Political prisoners Miguel Mora, Miguel Mendoza, Suyen Barahona, Félix Maradiaga, Juan Sebastián Chamorro and Róger Reyes also experience this same situation. All of them have been denied the right to communicate by any means with their offspring.
“All prisoners and political prisoners have the right to see their relatives. This regime has systematically violated that right that is established in Nicaraguan legislation and this is especially serious in the case of children and disabled people. The penalties that are unfair should not be extended to the family, boys and girls cannot be punished by punishing the father or the mother”, said the opposition Ana Quirós, member of the Political Council of the Unab.
Quirós explained that, for a five-year-old girl, going without seeing her mother, her main reference for more than a year, is a very serious punishment. She said that it is practically 20% of her life that has been deprived of her mother. She demanded that the regime regularize visits to the relatives of political prisoners, and especially to children.

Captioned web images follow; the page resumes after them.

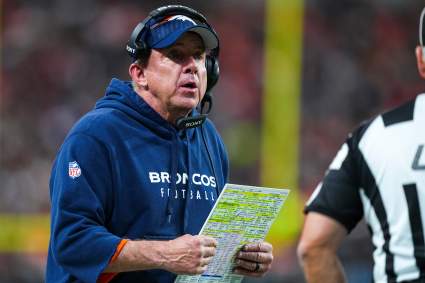 Broncos Get Surprising Betting Disrespect vs Packers in Week 15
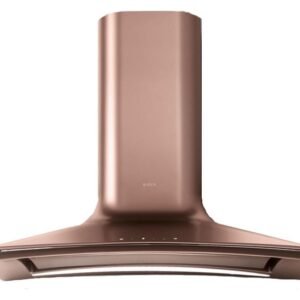 Elica SWEET COPPER/F/85 Hotte murale cm. 85 - cuivre
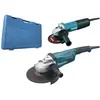 Image de Lot de 2 meuleuses filaires GA9020 et 9558HNRG - MAKITA DK0053G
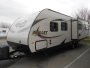 New 2013 Keystone Bullet 284RLS Travel Trailer For Sale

“Tamara Dávila has the right to see her daughter, Miguel Mendoza has the right to see her daughter, as well as all political prisoners. People who are abroad also have the right to communicate with them and should be able to talk on the phone, receive letters, photos and have daily communication », she stated.
A lawyer, on condition of anonymity, explained to Article 66 that visits between prisoners of conscience and their sons and daughters should be every 15 days because it is a right of children and adolescents who are protected in the Family Code. The jurist pointed out that the law establishes that fathers, mothers, sons and daughters must maintain communication and that this right is not extinguished because the parents are in prison.
The only mechanism that has been effective so that the political prisoners Tamara Dávila and Miguel Mora could see their children last Saturday, August 20, was a hunger strike. The regime relented and allowed both prisoners of conscience to meet them after 15 months under forced separation.